- _Study text_:
*** Begin section ***
Alright, if anyone in here has even just been in elementary calculus, they'll know what I'm talking about. I've missed too many days of school (and therefore my Calculus classes) and I need some help with the chain rule of derivatives.

Is there anyone here that has the capability to explain to me, quite simply, what I should do with the chain rule, and how to apply it with some examples (mix and match rules if you want, let's have a trig function party!)?

Or would it be better for me to try and decipher it from Wolfram and other websites...?

I'll keep reading, but some help would be nice.

Oh boy, I despise calculus. I will assume that you have a basic understanding of differentiation and know the power rule.

Okay, first we must examine the definition of the chain rule. It states that if y is a differentiable function of u and u is a differentiable function of x, then the derivative of y with respect to x is given by:

dy/dx = dy/du * du/dx

Alternatively, if f(x) = g(h(x)), then f '(x) = g '(h(x)) * h '(x).

So what does that actually mean? It is essentially saying that in complex differentiation, the derivative of the "outside" function comes first, followed by the "inside" function, and you multiply them together. Here's an example:

f(x) = (x^3 + 7)^2 -- The stuff in the parentheses is squared, so that will be your outermost function.
......= 2(x^3 + 7) -- Use the power rule to bring down the exponent.
......= 2(x^3 + 7) * 3x^2 -- Use the power rule again to find the derivative of the inside and multiply.
f '(x) = 6x^2 * (x^3 + 7) -- Simplify and you are done.

Does that make any sense? Here is another example, with some trigonometry:

g(x) = sin(5x) -- There are no exponents in this one, so sine is the outside function.
......= cos(5x) -- Recall that the derivative of sine is cosine.
......= cos(5x) * 5 -- Differentiate the inside and multiply. The derivative of 5x is simply 5.
*** End section ***
- _Source material_:
*** Begin section ***
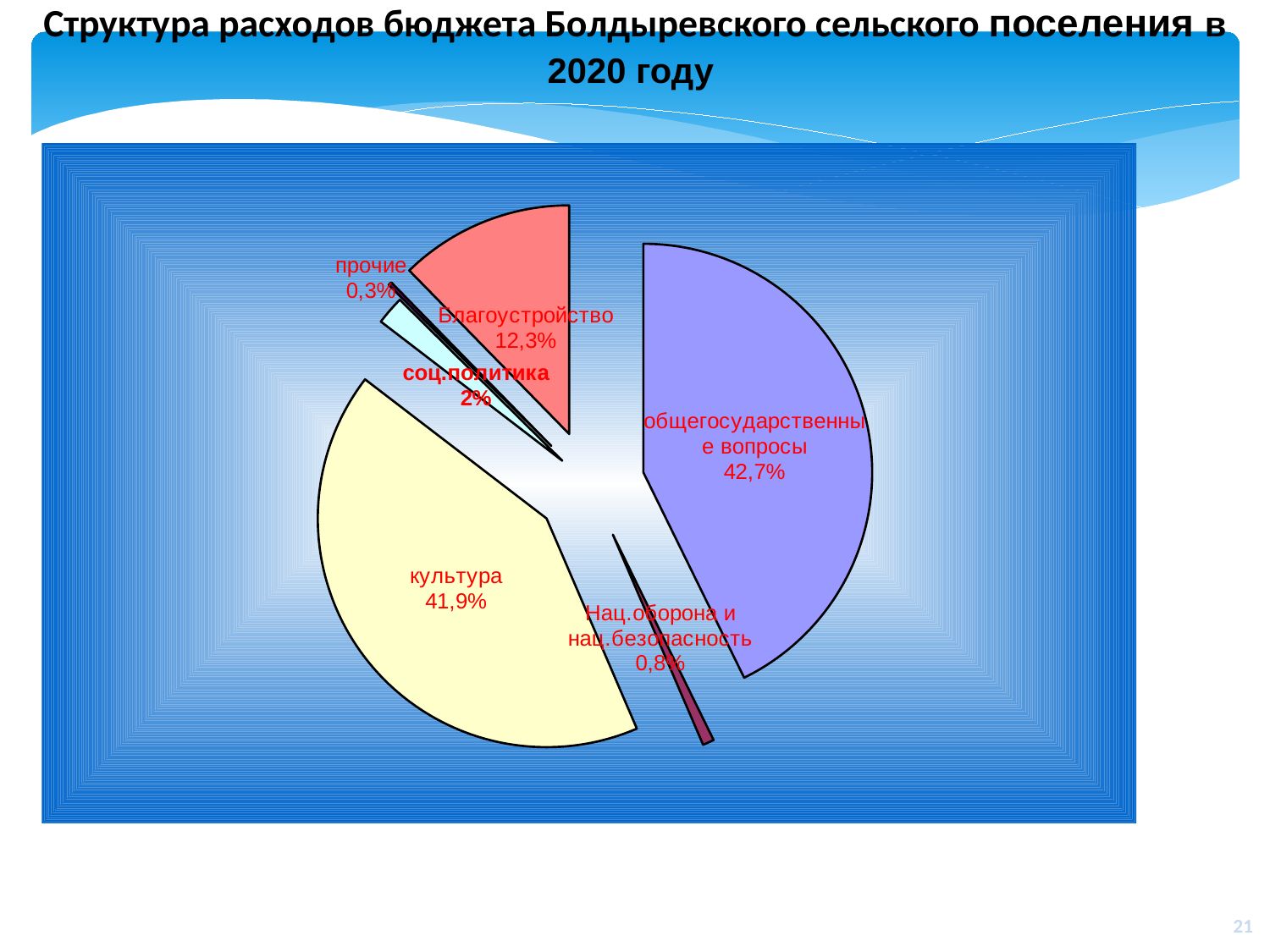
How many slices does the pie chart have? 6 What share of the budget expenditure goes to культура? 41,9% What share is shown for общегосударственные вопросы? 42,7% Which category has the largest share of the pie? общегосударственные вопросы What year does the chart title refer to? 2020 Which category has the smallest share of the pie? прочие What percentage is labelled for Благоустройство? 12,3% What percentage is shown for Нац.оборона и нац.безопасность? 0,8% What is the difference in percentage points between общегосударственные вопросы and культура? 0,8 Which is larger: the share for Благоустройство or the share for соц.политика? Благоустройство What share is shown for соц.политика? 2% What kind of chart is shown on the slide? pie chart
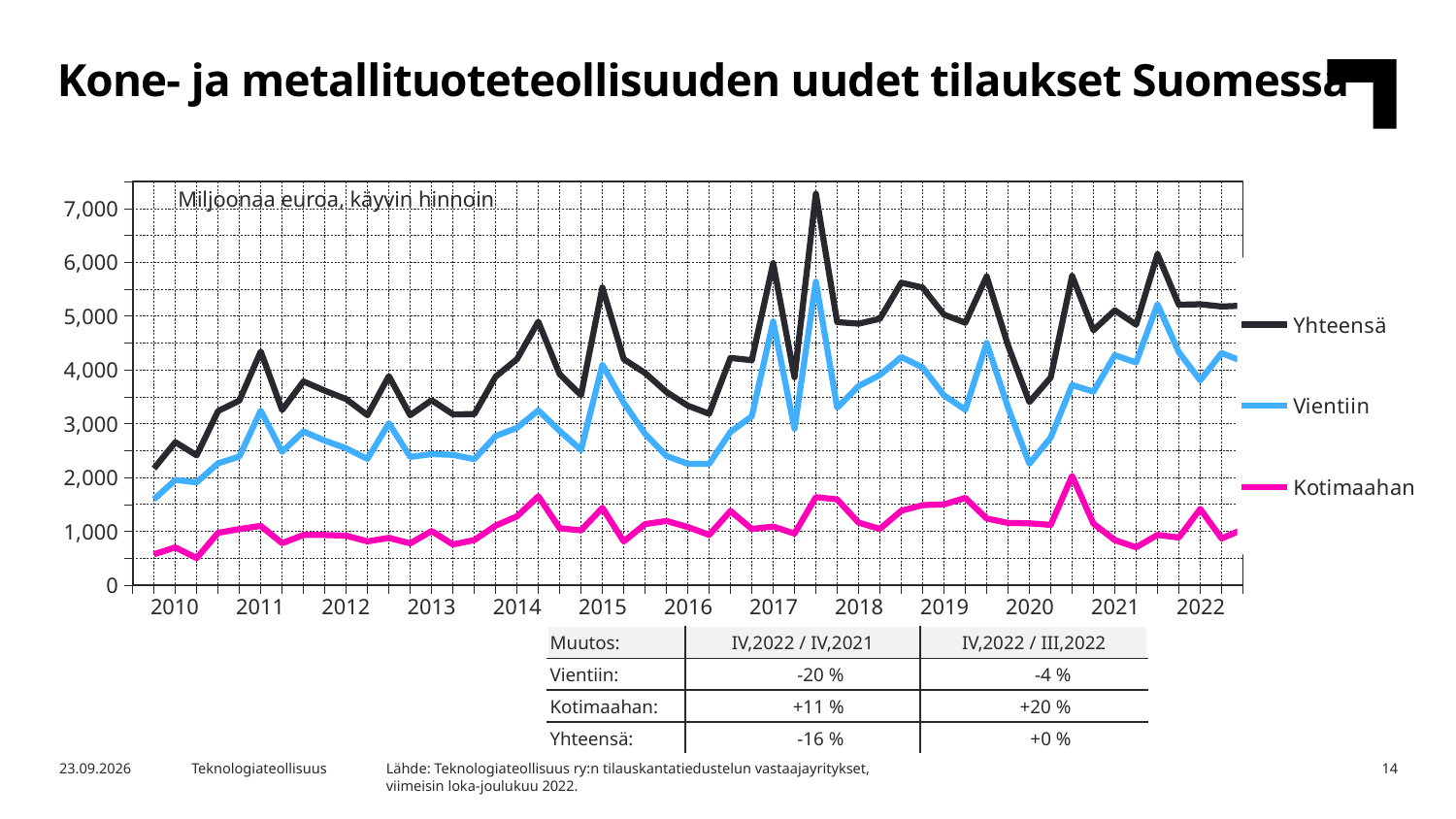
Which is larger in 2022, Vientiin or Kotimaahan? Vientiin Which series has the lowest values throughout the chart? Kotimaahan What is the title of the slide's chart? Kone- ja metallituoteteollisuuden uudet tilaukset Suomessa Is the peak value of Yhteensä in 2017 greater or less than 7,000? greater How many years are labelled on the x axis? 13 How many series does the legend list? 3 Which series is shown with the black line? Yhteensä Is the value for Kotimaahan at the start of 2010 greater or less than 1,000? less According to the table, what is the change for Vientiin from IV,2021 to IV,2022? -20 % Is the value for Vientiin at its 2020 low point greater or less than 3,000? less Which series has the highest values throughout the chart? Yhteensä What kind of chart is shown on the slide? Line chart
*** End section ***
- _Activity list_:
(A) Please list every explanatory comment that follows a "--" in the worked example for f(x) = (x^3 + 7)^2 in the chain rule thread.
(B) Reproduce the passage of the chain rule thread between "Okay, first we" and "you are done.", inclusive.
(C) In the chain rule thread's trigonometry example, what is the derivative of 5x?
The material has no connection to the chain rule thread.

- _Solutions to the tasks_:
(A)
- The stuff in the parentheses is squared, so that will be your outermost function.
- Use the power rule to bring down the exponent.
- Use the power rule again to find the derivative of the inside and multiply.
- Simplify and you are done.

(B)
Okay, first we must examine the definition of the chain rule. It states that if y is a differentiable function of u and u is a differentiable function of x, then the derivative of y with respect to x is given by:

dy/dx = dy/du * du/dx

Alternatively, if f(x) = g(h(x)), then f '(x) = g '(h(x)) * h '(x).

So what does that actually mean? It is essentially saying that in complex differentiation, the derivative of the "outside" function comes first, followed by the "inside" function, and you multiply them together. Here's an example:

f(x) = (x^3 + 7)^2 -- The stuff in the parentheses is squared, so that will be your outermost function.
......= 2(x^3 + 7) -- Use the power rule to bring down the exponent.
......= 2(x^3 + 7) * 3x^2 -- Use the power rule again to find the derivative of the inside and multiply.
f '(x) = 6x^2 * (x^3 + 7) -- Simplify and you are done.

(C) The derivative of 5x is 5.